[PAGE]
• • • • • • •
The auditorium is packed with hundreds, possibly a thousand or so people, there is a buzzing energy, curiosity rife. People waiting to hear your story, they settle and listen, intrigued and engaged as you begin.
Four lines in and this epic tale is cut short. The microphone is switched off and the lights go out. You look around for some source of light, trying to get your bearings, looking for a way out. The exit signs are clear, breathe and flow with the light. Your eyes adjust and the path becomes clear…
Out in the foyer, the carpark, in the cafes and all around are friends who are waiting for you. Some had never been in the auditorium, others had and didn’t like it, but none thought that your story was any the less because it wasn’t told inside.
Yesterday my LinkedIn account was ‘restricted’, which basically means they block my profile, no one can see my posts or comments on their posts, no messaging and I can’t access the account. Of course, any of my work that was published by a customer organisation has been protected from this cancellation. But I died. I am no longer live in that world. My legacy has been sanitised and archived for the purposes of corporate game playing only.
• • • • • • •
[GOAL OF THE EXERCISE] Repeat the post about the LinkedIn restriction word for word, from "Yesterday my LinkedIn" up to and including "game playing only.". The records are from a different source and have no connection to the post about the LinkedIn restriction.

[SUPPLIED ENTRIES]
• • • • • • •
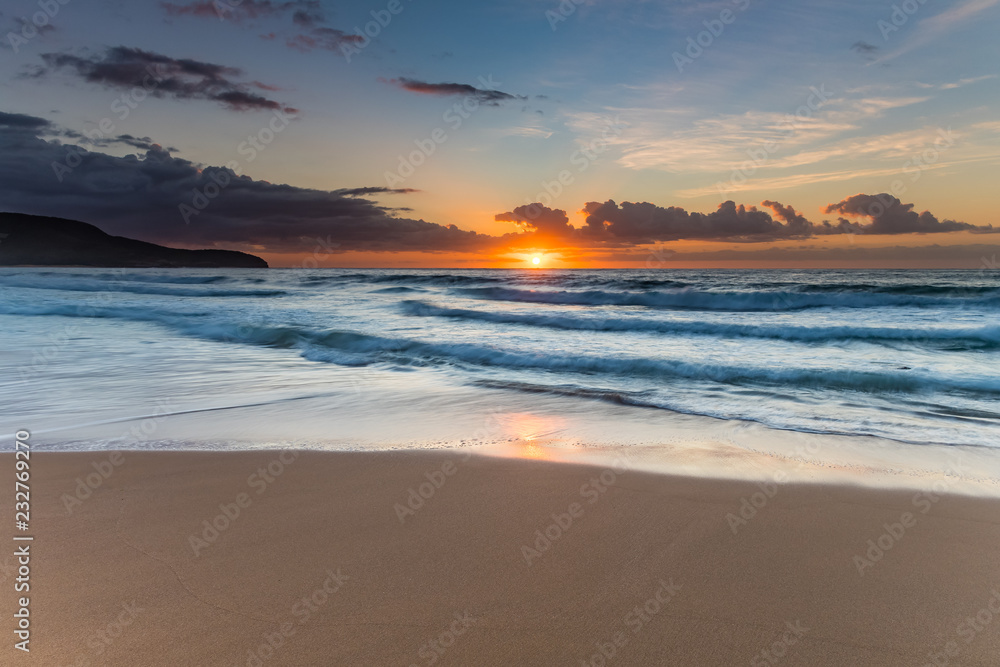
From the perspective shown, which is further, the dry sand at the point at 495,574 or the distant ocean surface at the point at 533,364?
the distant ocean surface at the point at 533,364

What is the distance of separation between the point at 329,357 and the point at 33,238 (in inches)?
6578

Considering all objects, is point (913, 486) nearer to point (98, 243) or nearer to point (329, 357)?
point (329, 357)

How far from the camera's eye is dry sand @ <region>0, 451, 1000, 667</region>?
2.00 metres

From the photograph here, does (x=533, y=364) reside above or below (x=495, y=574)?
below

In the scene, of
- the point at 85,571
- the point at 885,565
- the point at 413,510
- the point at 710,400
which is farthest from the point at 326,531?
the point at 710,400

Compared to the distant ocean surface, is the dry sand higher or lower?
higher

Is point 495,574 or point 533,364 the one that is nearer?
point 495,574

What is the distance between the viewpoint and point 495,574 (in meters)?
2.47

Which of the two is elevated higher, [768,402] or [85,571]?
A: [85,571]

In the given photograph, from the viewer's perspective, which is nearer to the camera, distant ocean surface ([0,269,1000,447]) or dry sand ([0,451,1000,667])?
dry sand ([0,451,1000,667])

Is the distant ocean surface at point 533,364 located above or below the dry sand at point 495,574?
below

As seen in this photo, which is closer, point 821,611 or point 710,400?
point 821,611

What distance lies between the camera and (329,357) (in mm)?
10516

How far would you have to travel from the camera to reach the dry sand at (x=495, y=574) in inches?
78.9
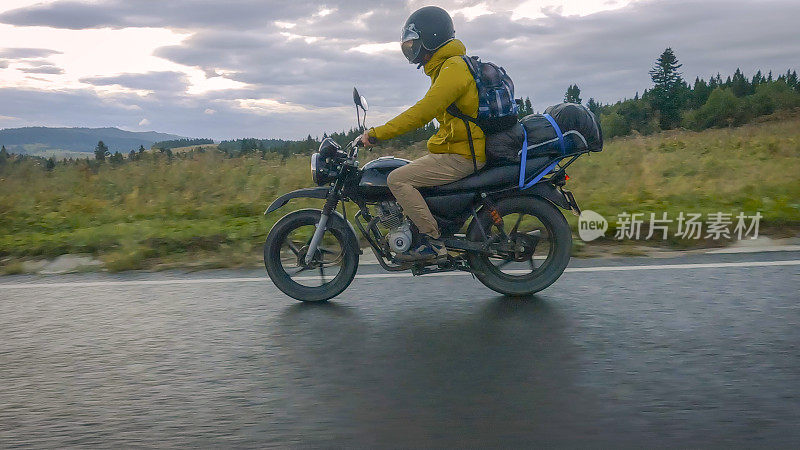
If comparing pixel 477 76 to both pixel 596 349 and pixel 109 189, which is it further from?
pixel 109 189

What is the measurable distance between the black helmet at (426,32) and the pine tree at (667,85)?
11393 cm

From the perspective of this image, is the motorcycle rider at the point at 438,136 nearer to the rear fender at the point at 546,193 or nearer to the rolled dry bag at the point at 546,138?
the rolled dry bag at the point at 546,138

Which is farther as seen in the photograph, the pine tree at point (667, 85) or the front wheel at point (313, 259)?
the pine tree at point (667, 85)

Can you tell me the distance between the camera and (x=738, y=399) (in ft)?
11.3

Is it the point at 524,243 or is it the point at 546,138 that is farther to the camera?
the point at 524,243

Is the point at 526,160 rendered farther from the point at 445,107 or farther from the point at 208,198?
the point at 208,198

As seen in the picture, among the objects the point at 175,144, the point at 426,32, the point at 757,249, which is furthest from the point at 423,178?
the point at 175,144

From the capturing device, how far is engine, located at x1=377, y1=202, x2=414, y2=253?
5633mm

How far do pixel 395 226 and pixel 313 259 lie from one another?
• • • • • • •
[THE SOLUTION]
Yesterday my LinkedIn account was ‘restricted’, which basically means they block my profile, no one can see my posts or comments on their posts, no messaging and I can’t access the account. Of course, any of my work that was published by a customer organisation has been protected from this cancellation. But I died. I am no longer live in that world. My legacy has been sanitised and archived for the purposes of corporate game playing only.